NASA recently gave Daniel Shain, an associate professor of biology, a
three-year, $214,206 grant to figure what makes the ice worms such survivors.
The answer to such studies might show how life might survive on distant ice
worlds such as Jupiter's moon Europa, as well as provide answers to more
earthbound problems such as preserving transplant organs kept on ice.
The threadlike, black Mesenchytraeus solifugus _ which feed on microorganisms
as they crawl through tiny ice cracks in coastal mountain glaciers in Alaska, British Columbia
and Washington
state _ thrive at the freezing point of 32 degrees Fahrenheit, according to
Shain.
Drop the temperature a few degrees and they freeze. Raise it a few degrees and
their flesh starts to melt.
"If you put an earthworm or any other organism on ice, they wouldn't live
very well. But with an ice worm, they come to life," Shain said.
The 40-year-old Shain, who has studied the worms for the past decade, says many
people who live around the mountains in Alaska
have never heard of the inch-long worms, or believe they are mythological
creatures.
But get out on a glacier right after the sun goes down, and the surface of the
ice turns gray as the worms come up to the surface.
"You can't miss them," Shain said. "They're millions of
them."
During his research trips, Shain uses "a regular, old spoon" to scoop
up thousands of the worms into a cooler, then duct tapes it shut and ships it
back to Camden.
The biologist, who travels to Alaska
about every other year, also has contacts in the region who make sure he gets a
steady supply of worms for his experiments.
He says his most remarkable work has involved adenosine triphosphate, or ATP, a
molecule that stores energy in the cells of living organisms. Most organisms
produce less ATP when temperatures become colder.
But when Shain ground up ice worms and mixed them with an enzyme that lights up
in response to ATP, he found the colder the worm, the more light.
Shain along with Brittany Morrison, a Rutgers-Camden graduate biology student have
a hypothesis that a mechanism regulating ATP doesn't work in ice worms.
The next step is to breed bacteria where the same mechanism is turned off, to
see if they are able to thrive at colder temperatures.
Shain said NASA is interested because conditions on the glaciers are very much
like the conditions on some cold planets that scientists theorize have a chance
of harboring life.
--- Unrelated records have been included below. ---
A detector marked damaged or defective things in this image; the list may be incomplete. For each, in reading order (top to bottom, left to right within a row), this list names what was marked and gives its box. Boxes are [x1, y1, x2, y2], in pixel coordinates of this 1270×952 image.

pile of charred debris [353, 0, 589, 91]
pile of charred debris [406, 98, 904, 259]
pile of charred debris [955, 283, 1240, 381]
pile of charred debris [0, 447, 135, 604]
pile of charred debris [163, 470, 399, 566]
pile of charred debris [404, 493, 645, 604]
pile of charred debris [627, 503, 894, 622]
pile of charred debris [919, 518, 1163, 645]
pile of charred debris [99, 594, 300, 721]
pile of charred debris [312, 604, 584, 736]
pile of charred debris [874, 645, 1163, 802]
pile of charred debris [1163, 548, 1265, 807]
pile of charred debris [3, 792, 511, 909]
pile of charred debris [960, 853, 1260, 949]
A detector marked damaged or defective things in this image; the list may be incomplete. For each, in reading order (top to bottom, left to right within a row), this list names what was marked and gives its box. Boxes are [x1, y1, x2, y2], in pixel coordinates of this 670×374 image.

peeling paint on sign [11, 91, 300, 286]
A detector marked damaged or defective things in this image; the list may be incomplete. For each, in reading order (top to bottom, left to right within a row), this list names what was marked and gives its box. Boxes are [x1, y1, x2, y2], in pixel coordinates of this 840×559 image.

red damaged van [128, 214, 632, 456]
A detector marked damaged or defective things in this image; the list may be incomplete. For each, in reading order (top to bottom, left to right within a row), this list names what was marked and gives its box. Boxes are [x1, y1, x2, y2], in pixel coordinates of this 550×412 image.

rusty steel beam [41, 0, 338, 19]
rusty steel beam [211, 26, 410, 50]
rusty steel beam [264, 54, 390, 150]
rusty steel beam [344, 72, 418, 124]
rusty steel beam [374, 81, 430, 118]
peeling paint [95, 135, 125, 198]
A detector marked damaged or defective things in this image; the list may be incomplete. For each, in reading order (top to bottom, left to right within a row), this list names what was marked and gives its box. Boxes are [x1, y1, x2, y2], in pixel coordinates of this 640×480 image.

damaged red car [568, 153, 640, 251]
Figuring out how ice worms live will give scientists a point
of comparison if life is ever discovered on another icy world such as Europa.
When told about the research, Colleen Cavanaugh, a Harvard University
biology professor who studies life thriving near scalding hot thermal vents on
the ocean floor, said it was another great example of the ability of organisms
to prosper in even the most unusual environments.
"It's fascinating because you're looking at the adaptations to these
extreme environments that allowed these things to survive and diversify,"
she said.
Eric DeChaine, a National Science Foundation postdoctoral fellow who works with
Cavanaugh at Harvard, first saw ice worms during his doctoral studies on
species in mountain environments.
DeChaine estimates only about a handful of researchers across the country study
the worms, but he says interest in ice worms has grown in recent years, with
some experts envisioning potential applications for space travel and others
seeking evidence of global warming.
"Worms have been these creatures that people think to put on their
fishhook, but now they're receiving attention because they can live near
thermal ocean vents or inside mountain glaciers," DeChaine said.